Moving on to the roadless policy you were concerned about, the Casper Star Tribune (4/15/01 issue) cites a U.S. Geological Survey report which calculated that the "roadless" lands in six states contain less than 0.6% of nation's natural gas deposits and an even smaller percentage of the nation's oil desposits. This is consistent with what was reported in my earlier post. No estimate was given by USGS or the Tribune for how much of this small amount of "potential" reserve could be extracted by directional drilling from along the boundaries of the roadless areas.
Here are a few other figures reported by the Casper Star Tribune (4/15/01 issue) you might find interesting:
The U.S. contains less than 3% of the world's known oil reserves (nearly all of which is currently accessible).
The Bush administration's budget cuts $200 million from federal renewable energy and efficiency programs, cuts 50% from geothermal technology programs, and cuts 54% from solar
The Bush administration's budget provides a $15 million increase in funding for BLM to expand oil and gas development on public lands in the western U.S.
Food for thought. Do with it what you will.

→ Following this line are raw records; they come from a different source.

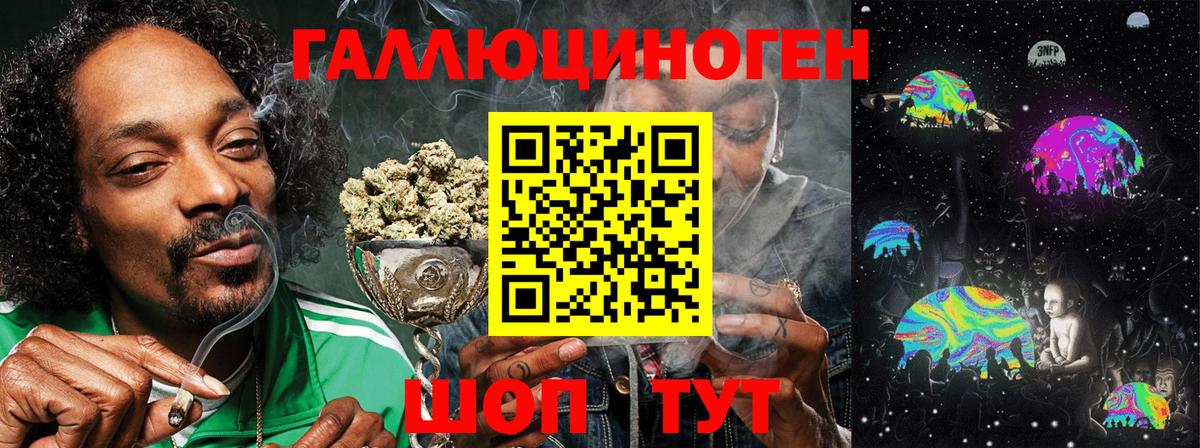 Галлюциногенные грибы MAGIC MUSHROOMS  Вход с VPN  купить закладку  Сосновоборск 
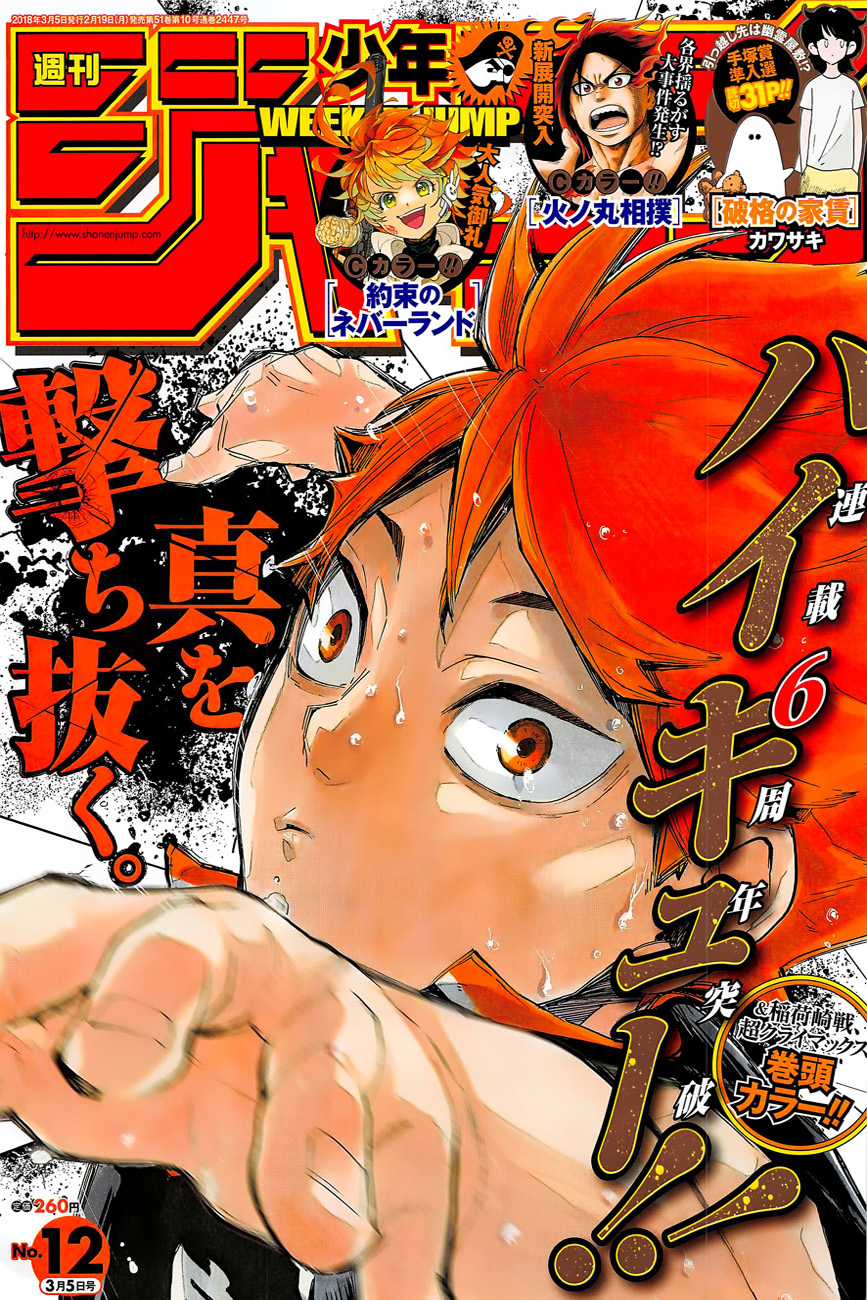 Haikyuu!! 290-งานเลี้ยงของสัตว์ประหลาด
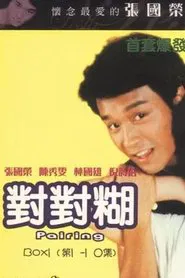 Pairing tv show poster
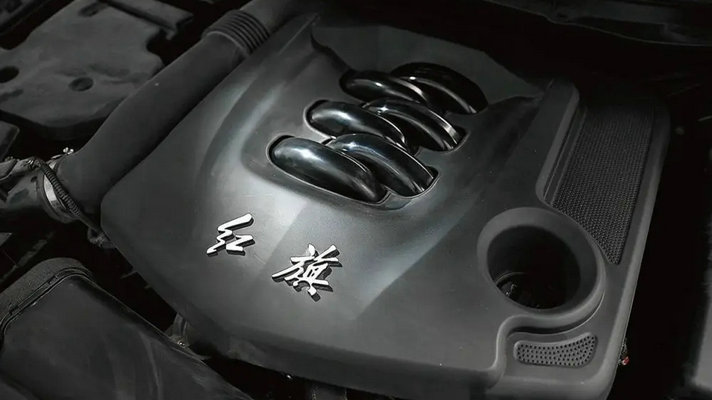 紅旗發動機是自主研發的嗎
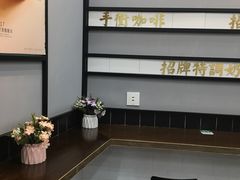 -桂桂茶(万嘉广场店)
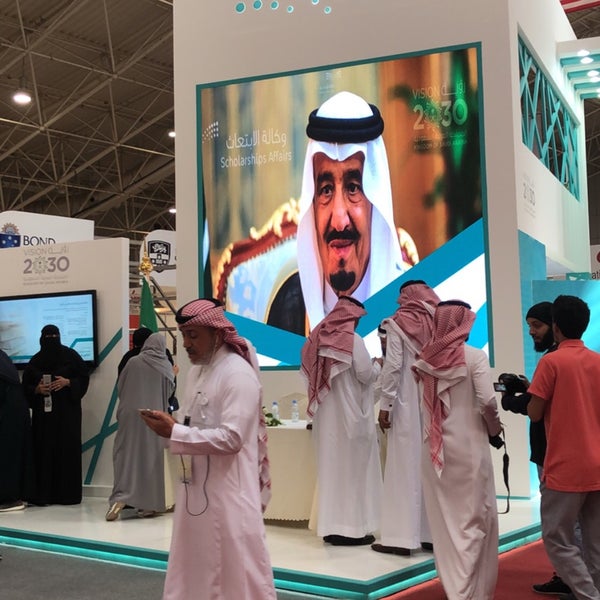 Photo taken at The International Exhibition and Forum for Education by Closed on 4/11/2019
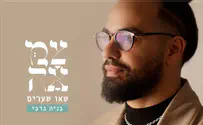 בניה ברבי בביצוע חדש ל"שאו שערים"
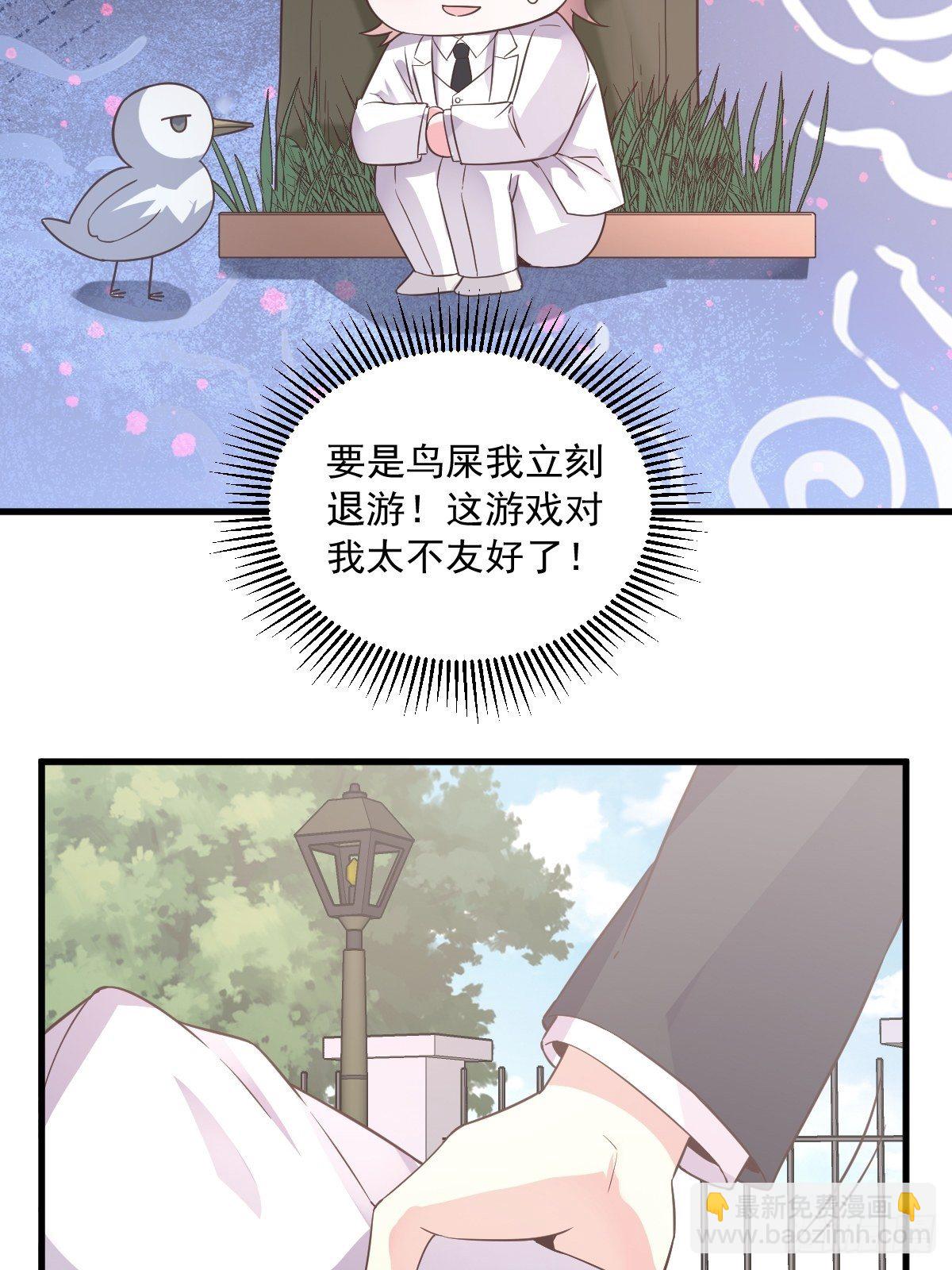 第5话 他又渣了我22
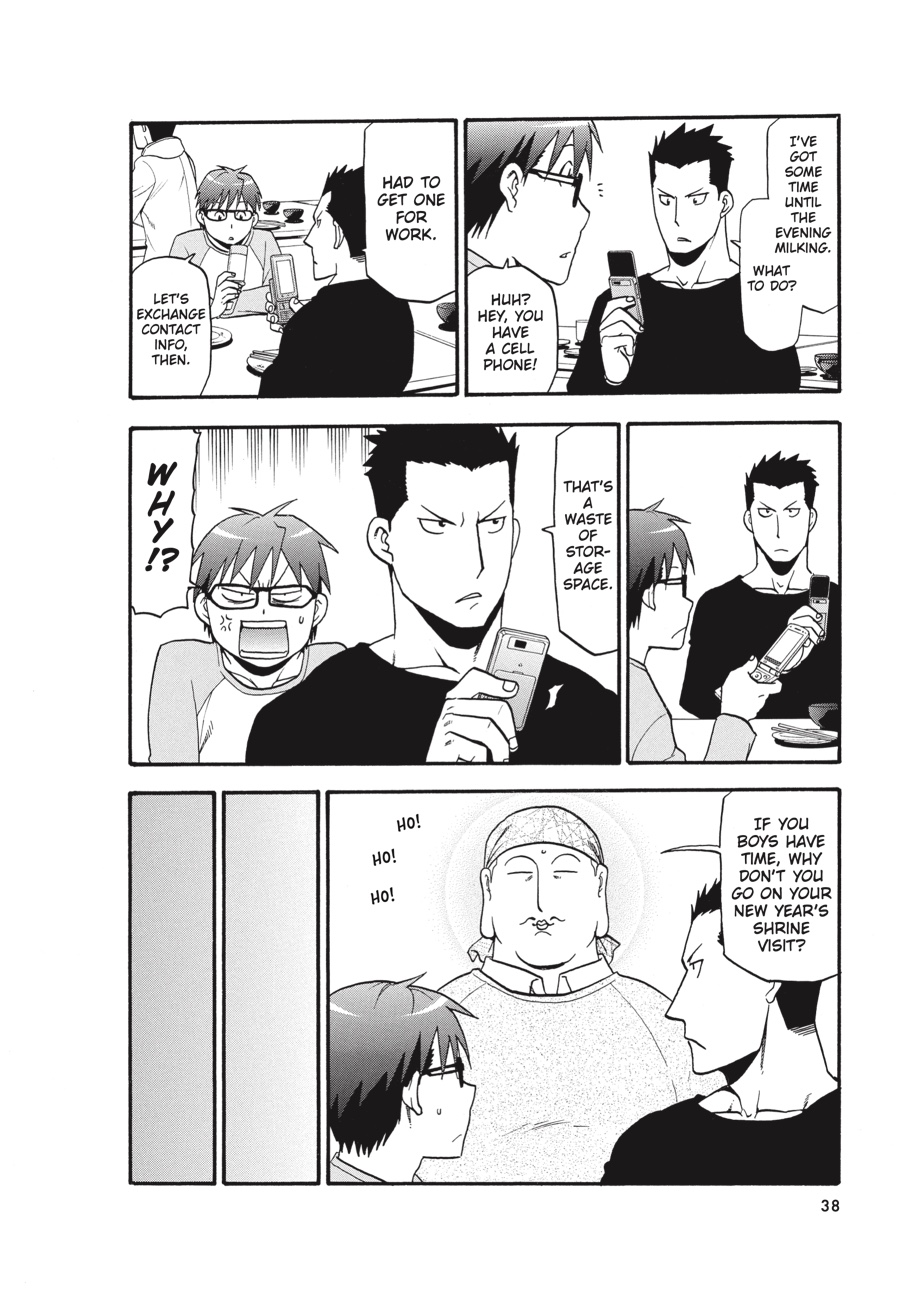 Read Silver Spoon EN Manga Online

Ah, America! Land of the strong, home of the blame it on anyone but me. Massvm and Tsquared have it right. It's us, the citizens of this country, we want it all, all the power, but at no cost. When the energy crises hit in the early 70's we all jumped to attention. We looked for alternate sources of energy, wind, solar, nuclear, geothermal, wave generation... We cut back on consumption, turning or lights off much less our 1000w amps. we changed the heat and cooling requirements by changing the temperature in our homes. Hell we even changed our homes, better insulation, smaller, more efficient. We alternated shifts in our factories to off hour production. WE- yes we the American public even gave up our cars! Remember when a sales tool was 50 mpg and not 50% bigger than a suburban? My wife and I have for the past 15 years asked, What the hell happened to concerns for energy?
So yes two bad Republican and one bad Democratic White house have paid the tole, and now WE THE MIGHTY AMERICANS demand MORE POWER!! We whine because gasoline prices are approaching the world price threshold. We scream because our power is no longer constant and is subject to fluctuations the rest of the world are used to (at the cost of bowing to the great empire)
WAH< WAH< WAH
It's time folks, time to climb down from your mighty SUV, time to close off a portion of your 8000 sq. ft. house.
We were so close 25 years ago! Remember? All the funding for research is gone, the tax incentives are gone. The Universities have redirected there research to other areas. Not a single nuclear power plant is even proposed, solar and wind energy are in there infancy, diapers for 25 years, mpg- do they still post that?
Wake-up! The press is more interested in blaming the environmentalists, the environmentalists want to blame big business, big business is blaming deregulation to smaller companies, the US government lobs a bomb or two as an annual message to the middle east, the globe blames the US industrialist for global warming and NO ONE TAKES THE BLAME. IT'S US KIDS!!!!!!!!
I hope we do start looking at these issues and not have "MORE" continue as the solution. I was crushed 25 years ago after 8 years of research into energy efficient structures and process, only to find the tax incentives (funding) were gone.
If we really do care, we'll turn off our amps during the day (peak demand) while were at work and turn them on a couple hours ahead of time, maybe leaving them on through the weekend. It's up to us, but it requires each of use to cast blame on ourselves first, not on all the excuses we use.
O.K. enough from me. I'm not a liberal or an environmentalist and I'm not a republican either. I voted for Jessie, so go figure. J.D.